■ DATA FOR ANALYSIS:
:::::

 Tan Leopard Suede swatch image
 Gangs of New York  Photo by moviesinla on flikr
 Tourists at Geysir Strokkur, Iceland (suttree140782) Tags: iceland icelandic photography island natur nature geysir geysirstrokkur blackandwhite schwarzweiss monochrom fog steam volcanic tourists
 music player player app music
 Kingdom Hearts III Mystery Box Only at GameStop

:::::

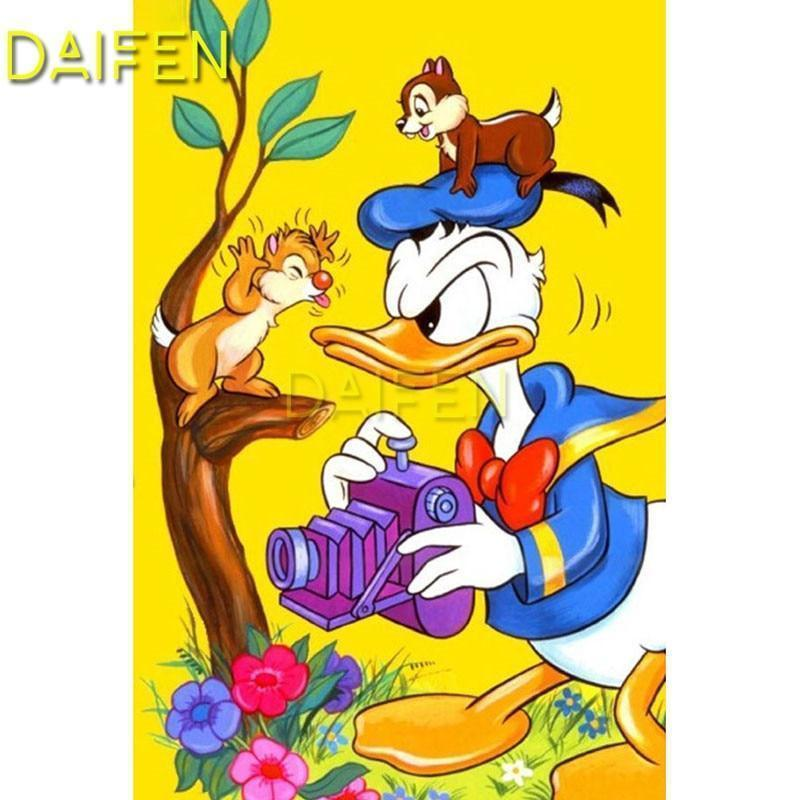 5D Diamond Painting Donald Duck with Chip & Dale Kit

:::::

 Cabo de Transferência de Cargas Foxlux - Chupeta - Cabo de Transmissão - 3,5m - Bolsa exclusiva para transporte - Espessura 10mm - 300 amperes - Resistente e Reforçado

:::::

■ EXERCISE:
From the records above, quote only the lines running from the line with "Tan Leopard Suede swatch image" to the line with "music player player app music", both lines included.

■ ANSWER SPACE:
 Tan Leopard Suede swatch image
 Gangs of New York  Photo by moviesinla on flikr
 Tourists at Geysir Strokkur, Iceland (suttree140782) Tags: iceland icelandic photography island natur nature geysir geysirstrokkur blackandwhite schwarzweiss monochrom fog steam volcanic tourists
 music player player app music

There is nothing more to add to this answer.